体外L-半胱氨酸对选定肝细胞群增殖的影响:(A,D)WB F344细胞,(B,E)初级门静脉成纤维细胞,(C,F)HSC T6细胞。面板A-C未接受任何处理,而面板D-F在补充2%L-半胱氨酸的培养基中培养;均以x10倍放大显示。
BrdU指数:L-半胱氨酸对培养的间充质细胞和卵圆细胞增殖影响的定量分析:WB 344F-大鼠卵圆细胞系;PF——原代分离的门静脉成纤维细胞;HSC T6——肝星状细胞系;白柱-在培养基中用100μM L-半胱氨酸处理的细胞;黑柱–在不添加L-半胱氨酸的培养基上生长的细胞。
L-半胱氨酸饮食下卵圆细胞活化的组织学变化
大鼠卵圆细胞激活的2-AAF/PH模型中肝再生的组织学特征表明,来自门脉周围区的小细胞的预期强劲增殖(). 未经治疗的大鼠肝脏中不存在这些椭圆形小细胞(). 在维持2%L-半胱氨酸饮食的动物中,门静脉区的小细胞反应仍然相当温和(). 两组小细胞反应幅度的差异在肝部分切除术后第9天最为明显。已知该时间点与大鼠2AAF/PH激活方案后卵圆细胞增殖的峰值一致。除了L-半胱氨酸处理的动物中的小细胞减少外,细胞形态也有显著差异。在L-半胱氨酸处理组中,一些细胞趋向于较大(直径超过10μm),核质比略有降低,细胞核更圆,细胞质嗜碱性空泡,类似于小型肝细胞样细胞。

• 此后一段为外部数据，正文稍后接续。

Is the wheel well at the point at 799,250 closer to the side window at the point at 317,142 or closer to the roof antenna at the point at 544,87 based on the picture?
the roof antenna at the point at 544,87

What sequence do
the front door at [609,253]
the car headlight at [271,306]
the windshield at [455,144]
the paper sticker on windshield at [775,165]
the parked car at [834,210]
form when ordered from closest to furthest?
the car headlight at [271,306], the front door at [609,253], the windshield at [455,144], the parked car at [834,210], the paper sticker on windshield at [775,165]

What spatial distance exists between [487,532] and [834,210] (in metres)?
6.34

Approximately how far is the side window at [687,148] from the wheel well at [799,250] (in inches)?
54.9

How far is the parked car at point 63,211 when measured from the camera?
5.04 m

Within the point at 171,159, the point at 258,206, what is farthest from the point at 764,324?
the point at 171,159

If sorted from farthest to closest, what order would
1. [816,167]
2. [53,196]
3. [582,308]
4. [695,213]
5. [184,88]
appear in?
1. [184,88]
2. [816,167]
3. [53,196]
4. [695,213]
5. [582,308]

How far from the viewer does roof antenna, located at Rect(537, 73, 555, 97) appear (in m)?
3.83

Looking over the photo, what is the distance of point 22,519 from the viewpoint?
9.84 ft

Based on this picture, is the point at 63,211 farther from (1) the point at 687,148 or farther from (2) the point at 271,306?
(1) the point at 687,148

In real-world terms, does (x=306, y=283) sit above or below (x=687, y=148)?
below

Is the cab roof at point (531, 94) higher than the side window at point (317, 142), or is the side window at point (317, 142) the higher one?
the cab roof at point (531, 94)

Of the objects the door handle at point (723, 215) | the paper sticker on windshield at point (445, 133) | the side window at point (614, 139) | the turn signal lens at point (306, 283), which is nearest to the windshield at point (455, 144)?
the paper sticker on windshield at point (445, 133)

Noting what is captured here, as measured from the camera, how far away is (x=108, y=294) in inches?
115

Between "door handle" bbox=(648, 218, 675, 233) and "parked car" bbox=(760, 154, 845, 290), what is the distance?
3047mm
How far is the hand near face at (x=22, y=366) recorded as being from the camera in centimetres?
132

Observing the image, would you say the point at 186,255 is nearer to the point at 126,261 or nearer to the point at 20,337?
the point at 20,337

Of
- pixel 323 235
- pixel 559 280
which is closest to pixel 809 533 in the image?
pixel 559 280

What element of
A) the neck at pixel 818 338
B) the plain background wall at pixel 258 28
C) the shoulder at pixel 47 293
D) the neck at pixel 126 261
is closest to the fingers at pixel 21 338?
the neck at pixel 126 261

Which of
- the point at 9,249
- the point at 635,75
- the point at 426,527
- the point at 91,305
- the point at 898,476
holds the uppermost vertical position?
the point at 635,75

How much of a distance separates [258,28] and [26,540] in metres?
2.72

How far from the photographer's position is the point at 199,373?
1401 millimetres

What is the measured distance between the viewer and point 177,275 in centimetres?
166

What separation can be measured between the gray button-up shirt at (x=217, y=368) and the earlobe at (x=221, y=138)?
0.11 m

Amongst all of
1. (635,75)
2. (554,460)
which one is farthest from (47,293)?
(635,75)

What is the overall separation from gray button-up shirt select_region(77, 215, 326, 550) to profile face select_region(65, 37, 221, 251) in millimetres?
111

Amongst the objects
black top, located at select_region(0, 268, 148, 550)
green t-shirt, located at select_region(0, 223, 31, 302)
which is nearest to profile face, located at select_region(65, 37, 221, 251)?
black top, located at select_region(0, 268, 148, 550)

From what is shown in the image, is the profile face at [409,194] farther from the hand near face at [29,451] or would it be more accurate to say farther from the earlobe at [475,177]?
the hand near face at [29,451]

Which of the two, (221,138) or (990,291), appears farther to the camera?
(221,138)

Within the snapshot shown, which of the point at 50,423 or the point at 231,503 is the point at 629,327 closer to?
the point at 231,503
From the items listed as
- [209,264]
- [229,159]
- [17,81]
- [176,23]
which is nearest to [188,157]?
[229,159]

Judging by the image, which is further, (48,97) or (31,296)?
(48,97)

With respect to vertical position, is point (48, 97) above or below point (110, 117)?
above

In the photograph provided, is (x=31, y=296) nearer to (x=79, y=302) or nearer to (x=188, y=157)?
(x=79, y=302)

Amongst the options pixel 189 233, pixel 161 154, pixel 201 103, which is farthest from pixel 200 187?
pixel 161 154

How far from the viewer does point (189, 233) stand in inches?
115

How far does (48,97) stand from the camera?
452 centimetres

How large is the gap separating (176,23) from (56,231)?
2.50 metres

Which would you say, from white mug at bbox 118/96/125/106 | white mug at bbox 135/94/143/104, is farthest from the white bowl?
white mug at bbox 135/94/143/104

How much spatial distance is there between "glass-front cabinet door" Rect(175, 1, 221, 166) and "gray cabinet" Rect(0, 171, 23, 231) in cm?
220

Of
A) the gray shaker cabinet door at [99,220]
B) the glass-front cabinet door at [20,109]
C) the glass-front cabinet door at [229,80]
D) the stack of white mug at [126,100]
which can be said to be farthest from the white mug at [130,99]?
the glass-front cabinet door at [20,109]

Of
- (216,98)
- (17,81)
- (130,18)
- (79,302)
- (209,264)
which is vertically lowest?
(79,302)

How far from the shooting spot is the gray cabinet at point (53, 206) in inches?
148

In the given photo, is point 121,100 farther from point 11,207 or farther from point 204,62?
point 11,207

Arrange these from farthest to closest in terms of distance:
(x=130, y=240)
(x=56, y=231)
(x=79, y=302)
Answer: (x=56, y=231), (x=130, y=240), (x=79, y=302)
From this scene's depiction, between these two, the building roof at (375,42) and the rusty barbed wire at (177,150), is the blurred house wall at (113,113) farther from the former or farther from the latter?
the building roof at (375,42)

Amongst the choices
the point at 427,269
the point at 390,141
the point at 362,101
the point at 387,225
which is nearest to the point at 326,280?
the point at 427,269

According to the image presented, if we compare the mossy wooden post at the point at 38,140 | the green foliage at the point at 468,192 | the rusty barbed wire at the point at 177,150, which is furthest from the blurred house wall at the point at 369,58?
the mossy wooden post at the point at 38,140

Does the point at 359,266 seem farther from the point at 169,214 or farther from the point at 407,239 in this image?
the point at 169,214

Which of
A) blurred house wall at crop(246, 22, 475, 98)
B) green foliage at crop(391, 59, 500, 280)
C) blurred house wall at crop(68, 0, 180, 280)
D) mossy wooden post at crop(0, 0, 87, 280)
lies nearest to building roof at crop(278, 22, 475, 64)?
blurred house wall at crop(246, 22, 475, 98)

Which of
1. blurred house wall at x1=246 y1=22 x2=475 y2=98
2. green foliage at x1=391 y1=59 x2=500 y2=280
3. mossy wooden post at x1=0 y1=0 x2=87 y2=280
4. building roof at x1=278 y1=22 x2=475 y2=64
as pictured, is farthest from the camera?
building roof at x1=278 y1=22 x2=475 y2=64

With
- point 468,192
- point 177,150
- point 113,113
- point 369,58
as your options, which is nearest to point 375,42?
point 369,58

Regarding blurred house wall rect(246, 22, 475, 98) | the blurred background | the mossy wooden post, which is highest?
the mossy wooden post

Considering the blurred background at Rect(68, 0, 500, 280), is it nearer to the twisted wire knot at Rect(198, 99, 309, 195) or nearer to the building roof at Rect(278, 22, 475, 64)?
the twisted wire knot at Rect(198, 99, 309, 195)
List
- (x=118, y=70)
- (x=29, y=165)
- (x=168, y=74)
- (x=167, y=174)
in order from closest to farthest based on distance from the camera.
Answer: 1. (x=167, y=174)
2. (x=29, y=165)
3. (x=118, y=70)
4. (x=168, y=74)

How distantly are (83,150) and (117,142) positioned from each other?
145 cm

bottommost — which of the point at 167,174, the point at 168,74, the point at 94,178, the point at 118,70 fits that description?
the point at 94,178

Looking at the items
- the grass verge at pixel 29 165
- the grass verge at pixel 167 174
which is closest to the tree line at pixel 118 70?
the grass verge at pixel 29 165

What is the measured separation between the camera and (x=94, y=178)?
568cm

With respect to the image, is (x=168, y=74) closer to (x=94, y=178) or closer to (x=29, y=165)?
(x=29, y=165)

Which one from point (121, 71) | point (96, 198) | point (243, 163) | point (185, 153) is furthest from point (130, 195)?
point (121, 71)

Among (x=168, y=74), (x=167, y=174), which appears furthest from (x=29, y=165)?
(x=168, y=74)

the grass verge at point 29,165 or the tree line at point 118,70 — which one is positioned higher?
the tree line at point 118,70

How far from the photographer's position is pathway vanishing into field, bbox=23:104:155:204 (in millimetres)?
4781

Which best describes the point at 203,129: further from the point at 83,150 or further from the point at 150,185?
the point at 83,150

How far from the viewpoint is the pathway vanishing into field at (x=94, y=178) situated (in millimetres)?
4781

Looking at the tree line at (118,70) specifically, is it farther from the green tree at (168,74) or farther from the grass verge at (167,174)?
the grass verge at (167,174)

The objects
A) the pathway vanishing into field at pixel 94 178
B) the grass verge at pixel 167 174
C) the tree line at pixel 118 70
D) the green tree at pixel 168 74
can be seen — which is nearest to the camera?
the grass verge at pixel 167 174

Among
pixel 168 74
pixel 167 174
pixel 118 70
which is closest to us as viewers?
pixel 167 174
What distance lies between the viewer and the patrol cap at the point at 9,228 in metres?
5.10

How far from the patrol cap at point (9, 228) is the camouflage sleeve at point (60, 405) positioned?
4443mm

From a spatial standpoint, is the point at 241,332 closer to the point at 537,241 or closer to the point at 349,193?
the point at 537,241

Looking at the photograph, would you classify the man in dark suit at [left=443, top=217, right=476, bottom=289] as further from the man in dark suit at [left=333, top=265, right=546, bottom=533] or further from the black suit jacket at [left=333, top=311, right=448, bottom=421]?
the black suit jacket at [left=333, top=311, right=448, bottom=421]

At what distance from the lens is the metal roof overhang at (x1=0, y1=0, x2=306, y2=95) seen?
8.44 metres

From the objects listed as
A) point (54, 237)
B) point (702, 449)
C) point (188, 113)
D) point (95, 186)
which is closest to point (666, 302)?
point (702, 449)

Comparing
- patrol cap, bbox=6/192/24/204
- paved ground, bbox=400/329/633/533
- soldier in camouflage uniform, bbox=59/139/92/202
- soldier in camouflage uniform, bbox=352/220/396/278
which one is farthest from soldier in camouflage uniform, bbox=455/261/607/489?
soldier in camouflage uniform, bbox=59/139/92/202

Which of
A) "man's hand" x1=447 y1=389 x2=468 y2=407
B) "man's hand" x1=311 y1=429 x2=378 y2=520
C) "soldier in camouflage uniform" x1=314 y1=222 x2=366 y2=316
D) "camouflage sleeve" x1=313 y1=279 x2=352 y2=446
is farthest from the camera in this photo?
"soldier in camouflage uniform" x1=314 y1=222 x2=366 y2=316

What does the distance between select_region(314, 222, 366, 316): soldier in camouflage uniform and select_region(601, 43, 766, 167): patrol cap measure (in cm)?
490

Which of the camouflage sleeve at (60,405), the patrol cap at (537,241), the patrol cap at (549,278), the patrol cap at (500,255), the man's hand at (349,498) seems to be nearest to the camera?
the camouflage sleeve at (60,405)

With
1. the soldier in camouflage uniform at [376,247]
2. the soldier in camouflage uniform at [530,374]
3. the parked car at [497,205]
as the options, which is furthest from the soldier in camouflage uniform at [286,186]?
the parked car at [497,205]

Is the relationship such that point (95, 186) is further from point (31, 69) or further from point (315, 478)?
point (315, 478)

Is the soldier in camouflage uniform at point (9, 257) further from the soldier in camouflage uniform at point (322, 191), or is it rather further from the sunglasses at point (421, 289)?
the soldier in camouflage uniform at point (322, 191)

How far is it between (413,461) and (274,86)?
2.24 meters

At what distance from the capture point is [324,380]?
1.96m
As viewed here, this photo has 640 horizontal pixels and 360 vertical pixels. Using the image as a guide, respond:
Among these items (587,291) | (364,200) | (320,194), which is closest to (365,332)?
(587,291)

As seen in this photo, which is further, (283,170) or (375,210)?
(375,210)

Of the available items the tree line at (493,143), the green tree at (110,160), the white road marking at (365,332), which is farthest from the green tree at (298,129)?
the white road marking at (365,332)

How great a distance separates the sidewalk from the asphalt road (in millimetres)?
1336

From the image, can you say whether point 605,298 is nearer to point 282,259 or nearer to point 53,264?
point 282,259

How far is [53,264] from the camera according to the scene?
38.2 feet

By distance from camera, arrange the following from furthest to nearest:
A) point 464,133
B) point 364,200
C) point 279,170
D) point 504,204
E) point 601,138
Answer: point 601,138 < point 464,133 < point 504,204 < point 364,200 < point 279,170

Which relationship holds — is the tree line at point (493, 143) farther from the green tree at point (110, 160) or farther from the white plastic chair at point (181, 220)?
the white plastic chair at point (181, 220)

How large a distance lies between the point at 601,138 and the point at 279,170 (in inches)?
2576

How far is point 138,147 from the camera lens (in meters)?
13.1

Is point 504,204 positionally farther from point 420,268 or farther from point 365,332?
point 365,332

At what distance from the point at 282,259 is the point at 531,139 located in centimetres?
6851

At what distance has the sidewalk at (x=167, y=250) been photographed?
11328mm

苏木精和伊红染色肝脏样本的比较组织学检查显示,喂食L-半胱氨酸的动物的肝再生情况存在差异:(A,D)正常动物,(B,E)2-AAF/PH治疗大鼠PH后9天,(C,F)L-半胱甘氨酸/2-AAF/PH方案急性肝损伤后9天。BD—胆管,PV—门静脉分支,HA—肝动脉分支,OC—卵圆细胞,SHL—小肝细胞样细胞。上面板以x20显示,下面板以x40放大显示。
在2AAF/PH模型中,L-半胱氨酸饮食抑制肝星状细胞活化
通过对结蛋白(一种细胞骨架中间丝,在大鼠肝脏中仅由活化的星状细胞表达)的免疫染色,可以在显微镜下的肝切片中明确识别活化的肝星状细胞16.
肝星状细胞在正常肝组织中数量很少(). 然而,在2AAF/PH模型中,它们在再生卵圆细胞附近增殖和迁移(). 在用L-半胱氨酸治疗的动物中,2AAF/PH后结蛋白阳性细胞明显减少(). 定量计算机图像分析显示,与食用标准饮食的2AAF/PH动物相比,食用L-半胱氨酸饮食的2AAF/PH大鼠的结蛋白阳性细胞数量减少了11倍以上(). 这些结果表明,L-半胱氨酸对肝星状细胞激活的抑制作用与我们的2AAF/PH卵圆细胞诱导模型中预期的作用相同。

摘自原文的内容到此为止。